The nesting tubes are glued in place. Once a tube is used it should be replaced to help prevent the build up of pathogens.
March 13, 2019: winter update
The bee house is not holding up well to the winter weather. Here's a photo showing some superficial mold as well as separation of the sides from the base. Note that I added extra protection by attached redwood fence boards to increase the cover of the roof.
March 27, 2019: comments on the 2019 model
Update July 1, 2019
The Bambeco bee house shown above is not holding up well to the weather. After three months outside (there was one week of rain during this period), the paint on the roof is peeling.
Update October 7, 2019
I have discarded the 2019 bee house. The paint continued to peel and the wood on the roof started to split. I removed the wooden blocks in the front of the house and will use these next year. For folks who have been asking what a correctly designed bee house looks like, here is an example of the one we sell at the Haven.
What makes it correct:
1. It's made out of redwood; studies have shown that bees prefer to nest in wood.
2. The depth and diameter of the nesting tubes are correct. The holes are drilled 5 inches deep, and the openings range from 3/16 to 5/16 inch in diameter.
3. Paper straws have been inserted into the 1/4 inch diameter holes (this is the only size straw available). This means that the tube can be cleaned out after use. I suggest plugging the others with wood filler after use so that they are not re-used.
4. The front of the block has a pattern to it. This may help the bees recognize their individual nest entrance. There is also evidence that a blue front is more attractive to one of the mason bee species.
5. The block has a piece of burlap shading the entrance. Bees are more likely to use the blocks if the entrance is shaded.
Last winter we had lots of rain (of course) and no rain messed up the bee house.
Just an idea from a newbie mason bee aficionado
I've not seen the new model in person, but from the pictures it looks similar to last year's. Still has nesting tubes of incorrect diameter that cannot be removed. It appears that they have added a space for butterflies on the top. Unfortunately the only study that I'm aware of found that butterfly houses were used mostly by spiders.
As far as hosting cavity-nesting bees in your garden goes, the bees do it all. It may take a few years for them to find your nests, but once they do they tend to return in subsequent years.
Is there a downside to having the larger openings/butterfly openings clear for spiders? Would they prey on the bees so they wouldn't come near the house? I don't mind keeping house for the spiders, but don't want to at the expense of the bees!
There is a possibility that spiders or wasps might use the larger tubes or the gaps between the tubes. You could place the house and watch to see if this happens, or go ahead and cover the two side sections with wood or some other durable material. I'm going to leave mine in the garden as is and watch what happens.

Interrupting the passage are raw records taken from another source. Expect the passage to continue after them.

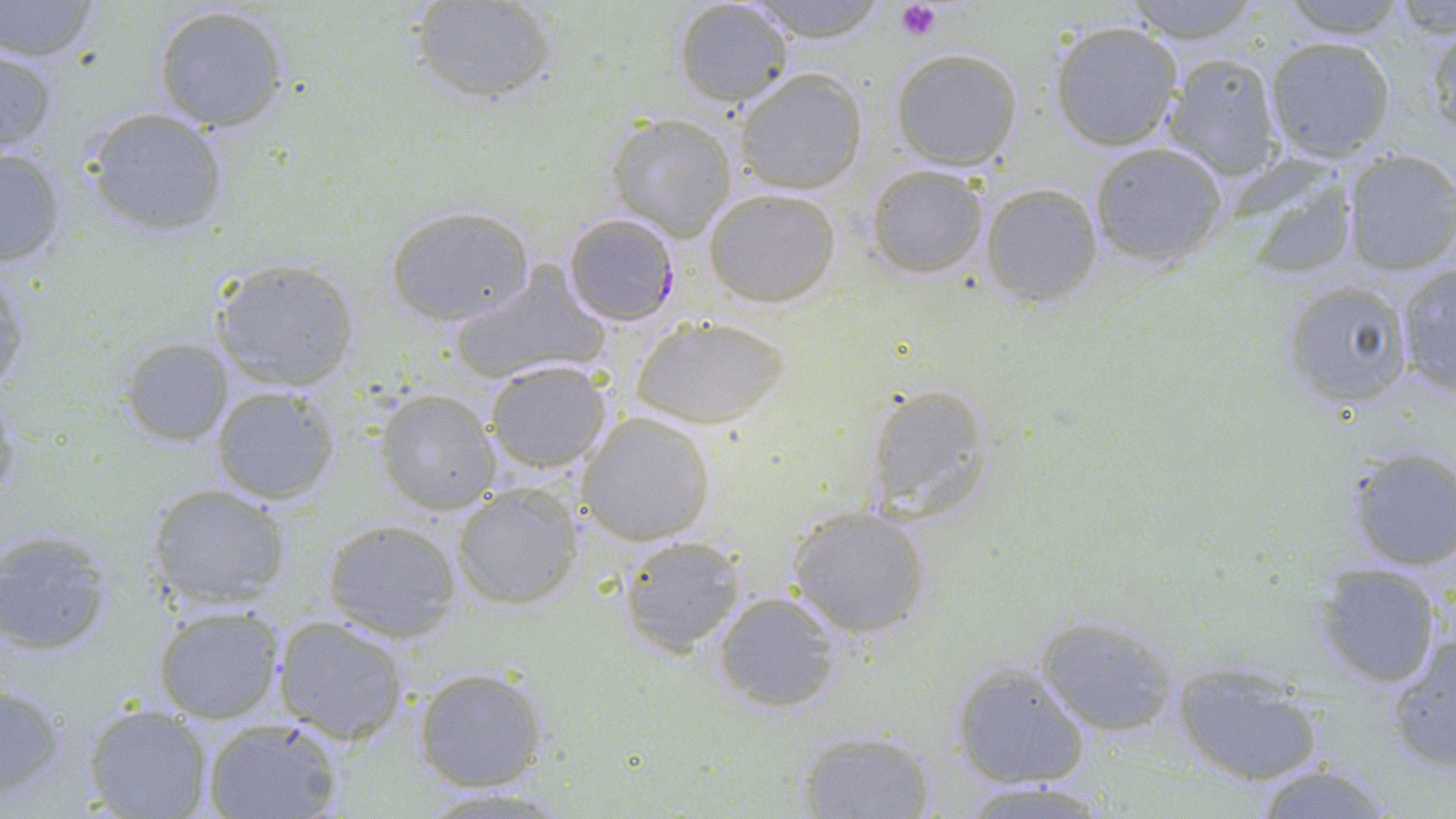

slide-level diagnosis = Plasmodium falciparum
preparation = thin blood smear
Plasmodium falciparum-infected red blood cell locations = approximate bounding boxes as (x1,y1)-(x2,y2) corner pairs in pixels: (561,213)-(683,328)
magnification = 1000x
uninfected red blood cell locations = approximate bounding boxes as (x1,y1)-(x2,y2) corner pairs in pixels: (1,0)-(104,62), (413,0)-(559,107), (671,0)-(796,110), (748,0)-(887,43), (1272,0)-(1413,38), (1123,2)-(1264,43), (1385,3)-(1456,37), (151,4)-(293,134), (1051,21)-(1184,152), (1426,21)-(1456,139), (1265,37)-(1397,162), (0,43)-(60,157), (891,48)-(1024,170), (1163,52)-(1284,181), (735,69)-(868,195), (84,107)-(230,236), (607,113)-(737,239), (1088,142)-(1227,266), (0,144)-(70,270), (1341,149)-(1456,277), (1235,163)-(1361,278), (865,164)-(989,278), (980,183)-(1103,306), (703,188)-(843,309), (383,204)-(536,326), (211,257)-(362,393), (0,258)-(31,400), (1394,264)-(1455,395), (447,265)-(612,386), (1279,280)-(1415,412), (629,315)-(793,430), (120,337)-(233,447), (484,359)-(613,474), (862,382)-(997,525), (209,385)-(343,505), (374,389)-(501,515), (576,411)-(716,545), (1344,447)-(1456,573), (146,481)-(294,610), (451,482)-(585,610), (787,506)-(933,639), (322,518)-(461,642), (0,529)-(116,655), (617,534)-(746,655), (1311,561)-(1443,688), (713,590)-(844,713), (152,603)-(285,725), (1036,612)-(1183,738), (274,615)-(410,744), (1382,632)-(1456,773), (950,659)-(1091,790), (1172,663)-(1322,785), (413,665)-(550,792), (0,683)-(67,803), (82,703)-(212,819), (199,718)-(343,819), (793,729)-(937,818), (1248,761)-(1397,819), (955,778)-(1118,817), (410,785)-(581,816)
field of view = single
modality = light microscopy
image size = 1456×819 pixels
platelet locations = approximate bounding boxes as (x1,y1)-(x2,y2) corner pairs in pixels: (895,1)-(941,41)
stain = May-Grünwald-Giemsa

There is nothing wrong with what you describe. I would take this opportunity to purchase and install paper liners for the center blocks. You'll be able to take the removable blocks out and continue to use them if they are kept clean with removable liners.

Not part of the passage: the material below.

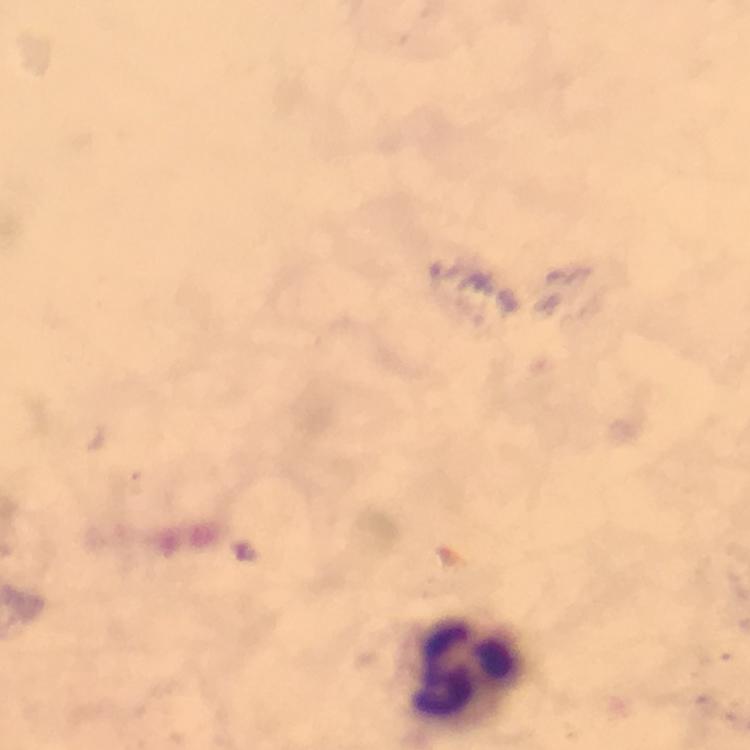
Approximate object centers, in pixels from the top-left corner. Leukocyte locations: (x=467, y=667). Giemsa stain. Cropped region of a single field of view. Thick blood smear. Photographed with a smartphone mounted on the microscope. From a malaria diagnostic workup. Immersion oil was used. 100x magnification. Malaria parasites: none seen. Image is 750×750 pixels.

If you have paper liners, I suggest placing them in the center removable wooden blocks. That way you'll be able to keep the center blocks clean so they may be reused. I don't recommend bee houses that have the nesting tubes glued in place as they cannot be replaced after use.

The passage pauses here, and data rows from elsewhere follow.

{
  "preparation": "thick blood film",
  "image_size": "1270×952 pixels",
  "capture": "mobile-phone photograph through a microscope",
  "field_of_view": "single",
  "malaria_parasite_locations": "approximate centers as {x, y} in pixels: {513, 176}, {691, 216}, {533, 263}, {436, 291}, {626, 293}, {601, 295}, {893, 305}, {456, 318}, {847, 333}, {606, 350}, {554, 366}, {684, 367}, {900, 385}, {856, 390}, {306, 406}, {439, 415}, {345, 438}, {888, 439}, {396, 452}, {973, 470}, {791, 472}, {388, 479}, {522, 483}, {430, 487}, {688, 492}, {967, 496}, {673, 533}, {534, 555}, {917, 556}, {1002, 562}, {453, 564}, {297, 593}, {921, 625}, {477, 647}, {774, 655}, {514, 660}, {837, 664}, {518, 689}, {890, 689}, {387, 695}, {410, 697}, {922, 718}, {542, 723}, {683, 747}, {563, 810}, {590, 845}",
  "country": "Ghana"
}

Secondly, I keep reading that the mason bees can more successfully find their tubes if the tubes are irregularly placed (the bamboo configuration,) however, then i read that most of the bamboo tubes are incorrectly sized. Which brings us to the manufactured blocks- correct size, but not at irregular intervals. So which is better or worse?
Third, I'm confused about the "har vesting" of the cocoons; the costco directions say to overwinter the whole house but other sites talk about removing the cocoons from the tubes, and if you are doing that, then it's very difficult to remove them from the bamboo tubes and instead should use the easily dissasembled block configuration.
Help!
Not sure what is the correct or best information to use. Thanks.
To answer your questions:
1. Nesting tubes should be 4 to 6 inches long.
2. There is no right or wrong configuration. We recommend a nest with varied tube diameters (correct sizes are 3/16, 4/16, and 5/16 inches across) to attract a variety of bee species.
3. There is no need to harvest cocoons; the bees emerge on their own. It is a good idea to keep the bee house in a protected, unheated area over the winter. As you can see from my post, the wood of the Bambeco bee house did not hold up well over the past winter. An unheated garage works as a storage location; at the Haven we place ours inside buckets that are kept outside.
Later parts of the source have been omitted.